I have been trying for a while to understand Coaxial Cable impedances for ham radio etc. use. I only know what it is not though.

Coaxial Cable does not measure the rated impedance from one end to the other

Coaxial Cable does not act like a load itself at the rated impedance, they may loose some power to heat, but they mainly carry the signal to the antenna (or whatever other load)
So, what is a coaxial cable impedance rating, and why can't I use a 75 ohm in place of a 50 ohm on the output of my transmitter?
Best Answer
Imagine, for a minute that electricity travels quite slowly.
When you turn your light switch on what happens? Current starts to flow  it starts working its way down the wire and so does the voltage. The current that flows is determined by two things: 
Will the current be too small or will the current be too much? It is the cable (and its properties) that dictate the amount of current flowing.
Voltage and current are traveling to the "unknown" load and because V and I are flowing there is power flowing (P = VI). When the current and voltage reach the bulb, if the bulb's resistance doesn't match the V/I relationship not all the power is consumed.
This means the excess (or deficit) of power has to be reflected back up the wire to the switch. It's got nowhere else to go.
In the real world of data comms or radio, this causes "reflections" and these can add or subtract to the forward power traveling down the wire and, in the case of data, it can become misshaped leading to possible data corruptions. In the case of an RF carrier, there will be points along the wire where it appears unmeasurable.

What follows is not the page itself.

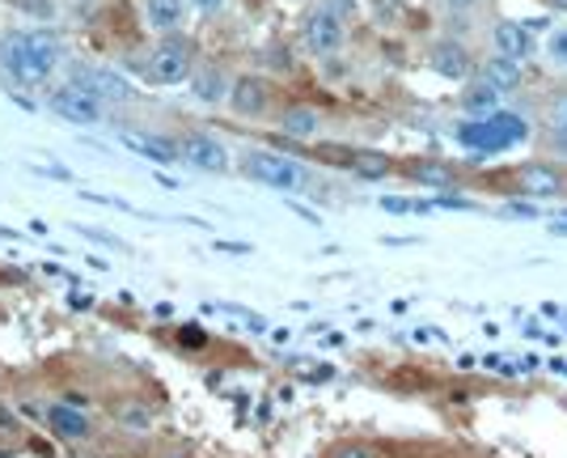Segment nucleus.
<instances>
[{"instance_id":"f257e3e1","label":"nucleus","mask_w":567,"mask_h":458,"mask_svg":"<svg viewBox=\"0 0 567 458\" xmlns=\"http://www.w3.org/2000/svg\"><path fill=\"white\" fill-rule=\"evenodd\" d=\"M136 60H141L136 73H141L144 85L169 90V85H187L190 77H195V69H199V48H195L190 34H162Z\"/></svg>"},{"instance_id":"f03ea898","label":"nucleus","mask_w":567,"mask_h":458,"mask_svg":"<svg viewBox=\"0 0 567 458\" xmlns=\"http://www.w3.org/2000/svg\"><path fill=\"white\" fill-rule=\"evenodd\" d=\"M529 136H534V128L517 111H496L487 120H462L453 128V141L462 149H471V153H483V157L508 153V149L525 145Z\"/></svg>"},{"instance_id":"7ed1b4c3","label":"nucleus","mask_w":567,"mask_h":458,"mask_svg":"<svg viewBox=\"0 0 567 458\" xmlns=\"http://www.w3.org/2000/svg\"><path fill=\"white\" fill-rule=\"evenodd\" d=\"M237 170H241L250 183L271 187V192H284V195L306 192V183H309V170L301 166L297 157L280 153V149H246V153L237 157Z\"/></svg>"},{"instance_id":"20e7f679","label":"nucleus","mask_w":567,"mask_h":458,"mask_svg":"<svg viewBox=\"0 0 567 458\" xmlns=\"http://www.w3.org/2000/svg\"><path fill=\"white\" fill-rule=\"evenodd\" d=\"M0 77L18 90H48L55 85V77L43 69V60L30 48V34L25 30H4L0 34Z\"/></svg>"},{"instance_id":"39448f33","label":"nucleus","mask_w":567,"mask_h":458,"mask_svg":"<svg viewBox=\"0 0 567 458\" xmlns=\"http://www.w3.org/2000/svg\"><path fill=\"white\" fill-rule=\"evenodd\" d=\"M64 85L97 98L106 106H118V102H132L136 98V81L123 73V69H111V64H69L64 69Z\"/></svg>"},{"instance_id":"423d86ee","label":"nucleus","mask_w":567,"mask_h":458,"mask_svg":"<svg viewBox=\"0 0 567 458\" xmlns=\"http://www.w3.org/2000/svg\"><path fill=\"white\" fill-rule=\"evenodd\" d=\"M343 43H348V18L318 0L306 13V22H301V48H306L313 60H334V55L343 51Z\"/></svg>"},{"instance_id":"0eeeda50","label":"nucleus","mask_w":567,"mask_h":458,"mask_svg":"<svg viewBox=\"0 0 567 458\" xmlns=\"http://www.w3.org/2000/svg\"><path fill=\"white\" fill-rule=\"evenodd\" d=\"M225 111L241 123L276 120V85L259 73H241L234 81V94H229V106H225Z\"/></svg>"},{"instance_id":"6e6552de","label":"nucleus","mask_w":567,"mask_h":458,"mask_svg":"<svg viewBox=\"0 0 567 458\" xmlns=\"http://www.w3.org/2000/svg\"><path fill=\"white\" fill-rule=\"evenodd\" d=\"M174 141H178V157H183V166L204 170V174H229V170H234V153H229V145H225L216 132L190 128V132L174 136Z\"/></svg>"},{"instance_id":"1a4fd4ad","label":"nucleus","mask_w":567,"mask_h":458,"mask_svg":"<svg viewBox=\"0 0 567 458\" xmlns=\"http://www.w3.org/2000/svg\"><path fill=\"white\" fill-rule=\"evenodd\" d=\"M48 111L55 115V120L72 123V128H97V123H106V115H111L106 102L81 94V90H72V85H64V81L48 90Z\"/></svg>"},{"instance_id":"9d476101","label":"nucleus","mask_w":567,"mask_h":458,"mask_svg":"<svg viewBox=\"0 0 567 458\" xmlns=\"http://www.w3.org/2000/svg\"><path fill=\"white\" fill-rule=\"evenodd\" d=\"M43 425H48V434L55 437V441H64V446H90L97 437L90 408H76L69 399H51L48 408H43Z\"/></svg>"},{"instance_id":"9b49d317","label":"nucleus","mask_w":567,"mask_h":458,"mask_svg":"<svg viewBox=\"0 0 567 458\" xmlns=\"http://www.w3.org/2000/svg\"><path fill=\"white\" fill-rule=\"evenodd\" d=\"M427 69L436 77H445V81H471L478 73V60H474V51L457 39V34H445V39H436L432 48H427Z\"/></svg>"},{"instance_id":"f8f14e48","label":"nucleus","mask_w":567,"mask_h":458,"mask_svg":"<svg viewBox=\"0 0 567 458\" xmlns=\"http://www.w3.org/2000/svg\"><path fill=\"white\" fill-rule=\"evenodd\" d=\"M234 81H237V77L229 73L225 64H216V60H199V69H195V77L187 81L190 102H195V106H204V111H216V106H229V94H234Z\"/></svg>"},{"instance_id":"ddd939ff","label":"nucleus","mask_w":567,"mask_h":458,"mask_svg":"<svg viewBox=\"0 0 567 458\" xmlns=\"http://www.w3.org/2000/svg\"><path fill=\"white\" fill-rule=\"evenodd\" d=\"M513 187L529 200H559L567 195V170H559L555 162H525L513 170Z\"/></svg>"},{"instance_id":"4468645a","label":"nucleus","mask_w":567,"mask_h":458,"mask_svg":"<svg viewBox=\"0 0 567 458\" xmlns=\"http://www.w3.org/2000/svg\"><path fill=\"white\" fill-rule=\"evenodd\" d=\"M322 128H327V115L318 106H309V102H288V106L276 111V132L284 141H313Z\"/></svg>"},{"instance_id":"2eb2a0df","label":"nucleus","mask_w":567,"mask_h":458,"mask_svg":"<svg viewBox=\"0 0 567 458\" xmlns=\"http://www.w3.org/2000/svg\"><path fill=\"white\" fill-rule=\"evenodd\" d=\"M534 30H529V22H513V18H499L496 26H492V51L496 55H508V60H517V64H525L529 55H534Z\"/></svg>"},{"instance_id":"dca6fc26","label":"nucleus","mask_w":567,"mask_h":458,"mask_svg":"<svg viewBox=\"0 0 567 458\" xmlns=\"http://www.w3.org/2000/svg\"><path fill=\"white\" fill-rule=\"evenodd\" d=\"M118 141L132 149V153H141L144 162H153V166H183L174 136H157V132H118Z\"/></svg>"},{"instance_id":"f3484780","label":"nucleus","mask_w":567,"mask_h":458,"mask_svg":"<svg viewBox=\"0 0 567 458\" xmlns=\"http://www.w3.org/2000/svg\"><path fill=\"white\" fill-rule=\"evenodd\" d=\"M141 13L144 26L162 39V34H183V26L190 18V4L187 0H141Z\"/></svg>"},{"instance_id":"a211bd4d","label":"nucleus","mask_w":567,"mask_h":458,"mask_svg":"<svg viewBox=\"0 0 567 458\" xmlns=\"http://www.w3.org/2000/svg\"><path fill=\"white\" fill-rule=\"evenodd\" d=\"M478 81H487V85H496L499 94H513L520 81H525V64H517V60H508V55H487V60H478Z\"/></svg>"},{"instance_id":"6ab92c4d","label":"nucleus","mask_w":567,"mask_h":458,"mask_svg":"<svg viewBox=\"0 0 567 458\" xmlns=\"http://www.w3.org/2000/svg\"><path fill=\"white\" fill-rule=\"evenodd\" d=\"M496 111H504V94H499L496 85L471 77L466 90H462V115H466V120H487V115H496Z\"/></svg>"},{"instance_id":"aec40b11","label":"nucleus","mask_w":567,"mask_h":458,"mask_svg":"<svg viewBox=\"0 0 567 458\" xmlns=\"http://www.w3.org/2000/svg\"><path fill=\"white\" fill-rule=\"evenodd\" d=\"M402 174H406L411 183H420V187H436V192H445V187L457 183V170H453L450 162H436V157H411V162L402 166Z\"/></svg>"},{"instance_id":"412c9836","label":"nucleus","mask_w":567,"mask_h":458,"mask_svg":"<svg viewBox=\"0 0 567 458\" xmlns=\"http://www.w3.org/2000/svg\"><path fill=\"white\" fill-rule=\"evenodd\" d=\"M543 60L555 73H567V26H550L543 34Z\"/></svg>"},{"instance_id":"4be33fe9","label":"nucleus","mask_w":567,"mask_h":458,"mask_svg":"<svg viewBox=\"0 0 567 458\" xmlns=\"http://www.w3.org/2000/svg\"><path fill=\"white\" fill-rule=\"evenodd\" d=\"M445 18H450L453 30H471V22L487 9V0H441Z\"/></svg>"},{"instance_id":"5701e85b","label":"nucleus","mask_w":567,"mask_h":458,"mask_svg":"<svg viewBox=\"0 0 567 458\" xmlns=\"http://www.w3.org/2000/svg\"><path fill=\"white\" fill-rule=\"evenodd\" d=\"M115 420L123 425V429H127V434H148V425H153L148 408H141V404H123Z\"/></svg>"},{"instance_id":"b1692460","label":"nucleus","mask_w":567,"mask_h":458,"mask_svg":"<svg viewBox=\"0 0 567 458\" xmlns=\"http://www.w3.org/2000/svg\"><path fill=\"white\" fill-rule=\"evenodd\" d=\"M322 458H381V455L369 446V441H334Z\"/></svg>"},{"instance_id":"393cba45","label":"nucleus","mask_w":567,"mask_h":458,"mask_svg":"<svg viewBox=\"0 0 567 458\" xmlns=\"http://www.w3.org/2000/svg\"><path fill=\"white\" fill-rule=\"evenodd\" d=\"M543 115H546V123H550V128H567V90H559V94L546 98Z\"/></svg>"},{"instance_id":"a878e982","label":"nucleus","mask_w":567,"mask_h":458,"mask_svg":"<svg viewBox=\"0 0 567 458\" xmlns=\"http://www.w3.org/2000/svg\"><path fill=\"white\" fill-rule=\"evenodd\" d=\"M538 141H543L546 153H567V128H550V123H543Z\"/></svg>"},{"instance_id":"bb28decb","label":"nucleus","mask_w":567,"mask_h":458,"mask_svg":"<svg viewBox=\"0 0 567 458\" xmlns=\"http://www.w3.org/2000/svg\"><path fill=\"white\" fill-rule=\"evenodd\" d=\"M190 13H199V18H220L225 9H229V0H187Z\"/></svg>"},{"instance_id":"cd10ccee","label":"nucleus","mask_w":567,"mask_h":458,"mask_svg":"<svg viewBox=\"0 0 567 458\" xmlns=\"http://www.w3.org/2000/svg\"><path fill=\"white\" fill-rule=\"evenodd\" d=\"M9 4L30 13V18H51V0H9Z\"/></svg>"},{"instance_id":"c85d7f7f","label":"nucleus","mask_w":567,"mask_h":458,"mask_svg":"<svg viewBox=\"0 0 567 458\" xmlns=\"http://www.w3.org/2000/svg\"><path fill=\"white\" fill-rule=\"evenodd\" d=\"M504 217H520V221L538 217V204H508V208H504Z\"/></svg>"},{"instance_id":"c756f323","label":"nucleus","mask_w":567,"mask_h":458,"mask_svg":"<svg viewBox=\"0 0 567 458\" xmlns=\"http://www.w3.org/2000/svg\"><path fill=\"white\" fill-rule=\"evenodd\" d=\"M216 251H234V255H246L250 246H241V242H216Z\"/></svg>"},{"instance_id":"7c9ffc66","label":"nucleus","mask_w":567,"mask_h":458,"mask_svg":"<svg viewBox=\"0 0 567 458\" xmlns=\"http://www.w3.org/2000/svg\"><path fill=\"white\" fill-rule=\"evenodd\" d=\"M550 234H559V238H567V221H564V217L550 221Z\"/></svg>"},{"instance_id":"2f4dec72","label":"nucleus","mask_w":567,"mask_h":458,"mask_svg":"<svg viewBox=\"0 0 567 458\" xmlns=\"http://www.w3.org/2000/svg\"><path fill=\"white\" fill-rule=\"evenodd\" d=\"M546 9H559V13H567V0H543Z\"/></svg>"},{"instance_id":"473e14b6","label":"nucleus","mask_w":567,"mask_h":458,"mask_svg":"<svg viewBox=\"0 0 567 458\" xmlns=\"http://www.w3.org/2000/svg\"><path fill=\"white\" fill-rule=\"evenodd\" d=\"M162 458H190V455H187V450H166Z\"/></svg>"},{"instance_id":"72a5a7b5","label":"nucleus","mask_w":567,"mask_h":458,"mask_svg":"<svg viewBox=\"0 0 567 458\" xmlns=\"http://www.w3.org/2000/svg\"><path fill=\"white\" fill-rule=\"evenodd\" d=\"M564 221H567V208H564Z\"/></svg>"}]
</instances>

The cable dictates how much current initially flows based (mainly) on its inductance, capacitance and resistance. The formula is this: 
Characteristic impedance = \$\sqrt{\dfrac{R+j\omega L}{G+j\omega C}}\$
R is resistance per metre, L is inductance per metre, C is parallel capacitance per metre and G is parallel conductance per metre. At high frequencies (>1MHz) the impedance starts to largely become: 
\$\sqrt{\dfrac{L}{C}}\$ and if you look at some coax specs you'll see that 50 ohms is the result of this calculation.
Hopefully, by now you should be able to answer this.